By LISA MONTI
Raising capital for a startup is different for each entrepreneur and venture, but starting out on the right legal footing is a sure way to help smooth the process.
Matthew McLaughlin, a shareholder and member of the Emerging Companies Team at Baker Donelson in Jackson, goes through a check list when he counsels clients on preparing to raise money. “Are your corporate documents in good shape? Have you addressed intellectual property matters? Do you have an employee handbook? All of these things that can create risk downstream, you better have taken care of on the front end, before you go sit down with a banker or investor,” he said.
The fewer the legal risks, the better bankers and investors like it. “They are not just going to lend you money or cut you a check without doing some degree of diligence on the business or the company,” McLaughlin said. “Investors and banks don’t want any lingering risks that they perceive would impact the ability of the business either to pay a loan back or provide an investor with the yield they’re looking for on their money.”
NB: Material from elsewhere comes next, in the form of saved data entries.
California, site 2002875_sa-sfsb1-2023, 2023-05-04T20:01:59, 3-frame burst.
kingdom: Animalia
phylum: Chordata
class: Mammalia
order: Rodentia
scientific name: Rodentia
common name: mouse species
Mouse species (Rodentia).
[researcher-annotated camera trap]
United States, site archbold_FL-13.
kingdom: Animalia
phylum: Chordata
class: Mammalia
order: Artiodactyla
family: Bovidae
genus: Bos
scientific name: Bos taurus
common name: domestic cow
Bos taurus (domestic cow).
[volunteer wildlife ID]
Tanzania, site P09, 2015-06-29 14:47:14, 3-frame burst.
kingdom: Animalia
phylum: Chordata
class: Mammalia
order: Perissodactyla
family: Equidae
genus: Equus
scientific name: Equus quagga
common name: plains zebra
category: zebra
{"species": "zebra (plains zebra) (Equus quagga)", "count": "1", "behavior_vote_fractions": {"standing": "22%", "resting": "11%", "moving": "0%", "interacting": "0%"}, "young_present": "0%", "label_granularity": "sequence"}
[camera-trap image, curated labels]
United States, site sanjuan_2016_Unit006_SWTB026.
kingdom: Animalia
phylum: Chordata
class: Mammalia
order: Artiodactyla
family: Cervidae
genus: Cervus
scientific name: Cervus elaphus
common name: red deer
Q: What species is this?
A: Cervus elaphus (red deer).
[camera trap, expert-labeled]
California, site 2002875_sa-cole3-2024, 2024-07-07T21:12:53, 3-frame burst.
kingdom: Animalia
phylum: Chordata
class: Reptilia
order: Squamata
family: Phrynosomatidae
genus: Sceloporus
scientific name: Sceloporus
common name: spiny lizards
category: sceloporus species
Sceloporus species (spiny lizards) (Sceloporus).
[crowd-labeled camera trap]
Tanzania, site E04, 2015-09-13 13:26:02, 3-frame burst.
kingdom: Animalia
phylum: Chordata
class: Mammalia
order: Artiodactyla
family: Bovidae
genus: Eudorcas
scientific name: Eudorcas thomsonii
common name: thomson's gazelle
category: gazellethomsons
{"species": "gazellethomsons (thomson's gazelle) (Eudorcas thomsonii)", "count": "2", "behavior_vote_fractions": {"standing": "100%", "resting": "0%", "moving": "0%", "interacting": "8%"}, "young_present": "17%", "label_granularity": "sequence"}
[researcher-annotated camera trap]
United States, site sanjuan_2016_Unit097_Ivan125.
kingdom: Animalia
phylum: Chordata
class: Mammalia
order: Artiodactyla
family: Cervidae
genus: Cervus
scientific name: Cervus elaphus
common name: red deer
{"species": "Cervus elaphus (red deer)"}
Beware, then, of do-it-yourself incorporations and other shortcuts that might raise red flags for lenders. “That is one surefire way to get off on the wrong step. When you’re raising money there’s an expectation from the bank or investor’s perception that your corporation has been formed in the proper manner and it addresses management issues or what happens if somebody does something they’re not supposed to do. A lot time these self help remedy products are less than adequate in addressing those type issues,” he said.
Paying for legal advice might be something entrepreneurs aren’t willing to do, but McLaughlin said it’s worth it in the long run. “The perception is lawyers are expensive but my response is you can’t afford not to have us. I can tell you with a fairly high degree certainly if you have engaged a corporate lawyer to help organize your company in the proper way, you are going to have much higher degree of success raising money than not,” he said.
Borrowing from a bank for a startup is challenging anyway because there is no real property asset such as a building or equipment to offer as collateral.
“Early on where there’s not a lot of assets, you’re probably looking at bringing in some sort of equity investor. That triggers a different set of analysis,” McLaughlin said. “What are you willing to give up? Are you willing to give this person any management rights? Are they going to be common equity or preferred equity? How are you going to value the company? If they are putting in half a million dollars what are they going to get? Ten percent or 25 percent?”
Finding a bank is easy but identifying investors isn’t always. McLaughlin said they’re out there in Mississippi and beyond, and lawyers can help entrepreneurs connect with them.
In general, McLaughlin advises entrepreneurs to put up their own money – cash, credit cards or loans – to get things going. “If you’re not willing to put your assets at risk, that says you really don’t believe in what you’re doing,” he said.
Secondly, he advises, enlist family and friends to help fund your venture.
“Most people can piece together enough money to seed their idea just from friends and family. It’s usually where people start for equity investment. As the business grows you may need more mature capital or more institutionalized investors. Maybe an angel, a high net worth individual, or maybe a venture capital type firm that has an appetite for your particular product or service. Ultimately you become bankable and can go get a bank loan,” he said.
The ultimate goal is to get to a closing where your business is getting funded.
“My belief is if you have got a good product or service and you’re organized about it and have addressed potential risks, then you identified issues about your business and have dealt with those, then you can absolutely raise money in this environment,” McLaughlin said.